• Passage provided:

Liga Nacional
- Season: 1989–90
- Champions: Olimpia (10th)
- Relegated: Curacao
- CONCACAF Champions' Cup: Olimpia Real España
- Matches: 160
- Goals: 280 (1.75 per match)
- Top goalscorer: Ávila (13)

= 1989–90 Honduran Liga Nacional =

The 1989–90 Honduran Liga Nacional season was the 24th edition of the Honduran Liga Nacional. The format of the tournament was the same as the 1987-88 season and was a rematch of the 23rd edition final. Club Deportivo Olimpia successfully defended its 1989 title after defeating in the final runner-up Real C.D. España. Title holder and runner-up qualified for berths to the 1990 CONCACAF Champions' Cup.

==1989–90 teams==

- Curacao (Tegucigalpa)
- Marathón (San Pedro Sula)
- Motagua (Tegucigalpa)
- Olimpia (Tegucigalpa)
- Platense (Puerto Cortés)
- Real España (San Pedro Sula)
- Sula (La Lima)
- Súper Estrella (Danlí, promoted)
- Victoria (La Ceiba)
- Vida (La Ceiba)

• Given entries:
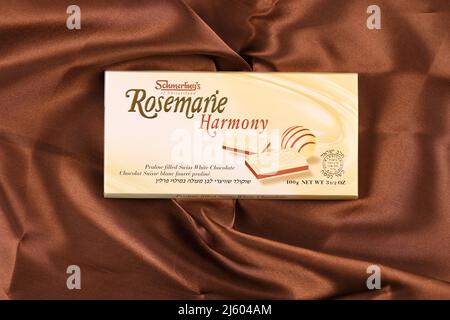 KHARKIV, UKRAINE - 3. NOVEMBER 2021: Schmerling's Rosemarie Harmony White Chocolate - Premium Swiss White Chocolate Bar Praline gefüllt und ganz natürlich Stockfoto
...
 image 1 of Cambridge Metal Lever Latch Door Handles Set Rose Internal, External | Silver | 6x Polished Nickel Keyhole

• Complete the following:
a. According to the passage on the 1989–90 Honduran Liga Nacional, which club was relegated that season?
b. Please summarize the passage on the 1989–90 Honduran Liga Nacional in two sentences.

• Solutions by task:
a. Curacao

b. The 1989–90 Honduran Liga Nacional was the league's 24th edition and used the same format as the 1987–88 season. Club Deportivo Olimpia defended its 1989 title by beating runner-up Real C.D. España in the final, and both clubs qualified for the 1990 CONCACAF Champions' Cup.